» **Given text**

....

The fabrication of consensus through citation networks
This article explains how non-binding standards gain interpretive authority through circulation and citation alone, independent of legal codification. This operates through a mechanism Dominican Brief refers to as Authority by repetition. The analysis focuses on structure, not intent; mechanisms, not events.
The Situation: Legal Facts vs. Narrative Facts
In a stable international system, state obligations are defined by formal legal architectures. A rule becomes binding only when a state signs a treaty, ratifies it through its domestic legislature, and deposits the instruments of ratification. This process is intentionally slow, highly scrutinized, and constrained by the explicit text of the agreement. This constitutes a legal fact.
However, international discourse surrounding the Dominican Republic operates primarily through narrative facts. A narrative fact does not derive its legitimacy from a signed statute or a ratified treaty. Instead, it derives its weight from its prevalence within the information ecosystem. In modern policy environments characterized by high volumes of information and severe time constraints, evaluators, journalists, and diplomats rarely consult primary legal texts. They rely on executive summaries, briefing memos, and secondary reports.
In this environment, a policy preference that appears frequently across multiple documents begins to function indistinguishably from a legal mandate. The boundary between what a state ought to do in an ideal scenario and what a state is compelled to do under international law dissolves.
The Pattern: The Lifecycle of a Citation
This dissolution follows a highly predictable pattern of escalation. A specific claim regarding how a state should manage its internal affairs moves from the periphery of policy discourse to the center of legal judgment through a structured lifecycle.
First, a primary observer—often a localized non-governmental organization or a single academic researcher—publishes a report. This report proposes a specific operational standard, such as a maximum allowable time limit for administrative detention or a specific ratio of translators to migrants at a border facility. At this stage, the standard is explicitly framed as a “best practice” or a “recommendation.” It holds no legal authority.
Second, this recommendation undergoes regional amplification. An international advocacy group or a foreign think tank incorporates the recommendation into a broader regional survey. The language shifts subtly. The “recommendation” is now described as an “emerging standard” necessary to fulfill broad, generalized human rights principles.

....

» **Stored data**
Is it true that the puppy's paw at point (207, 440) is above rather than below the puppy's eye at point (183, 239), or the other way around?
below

....

» **Problems to work on**
1. Translate this sentence from the article on citation networks into Spanish: "A narrative fact does not derive its legitimacy from a signed statute or a ratified treaty."
2. Recast the paragraph of the article on citation networks that begins "First, a primary observer" as a short bulleted list that keeps its main facts.
3. Carry the article on citation networks forward from its last sentence, describing the next stages of the lifecycle in the same analytical style.
The listing plays no part in this work.

» **Answers to the tasks**
1. Un hecho narrativo no deriva su legitimidad de un estatuto firmado ni de un tratado ratificado.

2.
- A primary observer, often a local non-governmental organization or a single academic researcher, publishes a report.
- The report proposes a specific operational standard, such as a maximum time limit for administrative detention or a ratio of translators to migrants at a border facility.
- At this stage, the standard is framed explicitly as a "best practice" or "recommendation."
- It holds no legal authority.

3.
Third, the standard achieves institutional validation. A multilateral body—such as a specific committee within the United Nations or the Organization of American States—cites the regional survey in an official assessment. The multilateral body does not conduct new primary research to verify the operational feasibility of the standard; it simply references the existing literature.
Finally, the pattern closes in a recursive loop. The original localized organization publishes a new report holding the state accountable to the standard, this time citing the multilateral body’s assessment as proof that the standard is an “established international obligation.” The origin of the standard—a non-binding suggestion—has been obscured by the density of the citation chain.
The Mechanism: Authority by Repetition
This entire lifecycle is driven by Authority by repetition. This mechanism substitutes frequency for jurisdiction. It dictates that a standard becomes authoritative not because a sovereign state agreed to it, but because a critical mass of external observers continually assert it.
Authority by repetition functions by exploiting the structural vulnerabilities of how international knowledge is produced. When a desk officer or a foreign correspondent attempts to verify a claim about the Dominican Republic, they execute a literature review. They will inevitably find ten different documents from ten different organizations all asserting the same specific requirement.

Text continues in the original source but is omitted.